• [Your instructions] Can you retype every one of the lines below word for word, with nothing changed?

- - -

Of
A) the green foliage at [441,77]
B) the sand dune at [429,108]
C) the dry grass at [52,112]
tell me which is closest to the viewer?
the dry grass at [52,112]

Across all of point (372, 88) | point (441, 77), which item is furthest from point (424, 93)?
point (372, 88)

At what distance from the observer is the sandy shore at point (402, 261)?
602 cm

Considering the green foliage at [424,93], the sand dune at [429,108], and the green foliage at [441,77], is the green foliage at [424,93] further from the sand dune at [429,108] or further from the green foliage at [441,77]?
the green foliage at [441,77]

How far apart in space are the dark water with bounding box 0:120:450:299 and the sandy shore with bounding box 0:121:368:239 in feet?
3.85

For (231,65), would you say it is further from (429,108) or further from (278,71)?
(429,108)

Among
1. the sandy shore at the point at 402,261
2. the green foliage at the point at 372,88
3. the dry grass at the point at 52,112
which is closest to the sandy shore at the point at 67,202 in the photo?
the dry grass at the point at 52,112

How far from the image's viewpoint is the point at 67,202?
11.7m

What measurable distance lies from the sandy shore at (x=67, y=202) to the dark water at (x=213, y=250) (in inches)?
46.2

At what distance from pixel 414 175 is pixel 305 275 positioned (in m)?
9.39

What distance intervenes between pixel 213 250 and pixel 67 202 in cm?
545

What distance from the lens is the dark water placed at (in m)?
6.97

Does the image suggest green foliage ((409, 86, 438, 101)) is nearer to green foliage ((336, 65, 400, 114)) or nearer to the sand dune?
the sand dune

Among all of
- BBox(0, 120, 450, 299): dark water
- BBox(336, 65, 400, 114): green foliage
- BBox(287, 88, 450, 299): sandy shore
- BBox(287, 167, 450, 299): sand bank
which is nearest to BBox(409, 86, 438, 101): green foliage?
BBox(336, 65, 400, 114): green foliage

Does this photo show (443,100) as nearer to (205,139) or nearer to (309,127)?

- - -

• [Answer to this task]
Of
A) the green foliage at [441,77]
B) the sand dune at [429,108]
C) the dry grass at [52,112]
tell me which is closest to the viewer?
the dry grass at [52,112]

Across all of point (372, 88) | point (441, 77), which item is furthest from point (424, 93)?
point (372, 88)

At what distance from the observer is the sandy shore at point (402, 261)?
602 cm

Considering the green foliage at [424,93], the sand dune at [429,108], and the green foliage at [441,77], is the green foliage at [424,93] further from the sand dune at [429,108] or further from the green foliage at [441,77]?
the green foliage at [441,77]

How far apart in space are the dark water with bounding box 0:120:450:299 and the sandy shore with bounding box 0:121:368:239 in feet?
3.85

For (231,65), would you say it is further from (429,108) or further from (278,71)?
(429,108)

Among
1. the sandy shore at the point at 402,261
2. the green foliage at the point at 372,88
3. the dry grass at the point at 52,112
which is closest to the sandy shore at the point at 67,202 in the photo?
the dry grass at the point at 52,112

How far from the image's viewpoint is the point at 67,202?
11.7m

What measurable distance lies from the sandy shore at (x=67, y=202) to the dark water at (x=213, y=250) (in inches)?
46.2

At what distance from pixel 414 175 is pixel 305 275 positioned (in m)?
9.39

What distance intervenes between pixel 213 250 and pixel 67 202 in cm?
545

What distance from the lens is the dark water placed at (in m)?
6.97

Does the image suggest green foliage ((409, 86, 438, 101)) is nearer to green foliage ((336, 65, 400, 114)) or nearer to the sand dune?
the sand dune

Among all of
- BBox(0, 120, 450, 299): dark water
- BBox(336, 65, 400, 114): green foliage
- BBox(287, 88, 450, 299): sandy shore
- BBox(287, 167, 450, 299): sand bank
which is nearest to BBox(409, 86, 438, 101): green foliage?
BBox(336, 65, 400, 114): green foliage

Does this photo show (443,100) as nearer to (205,139) or nearer to (309,127)?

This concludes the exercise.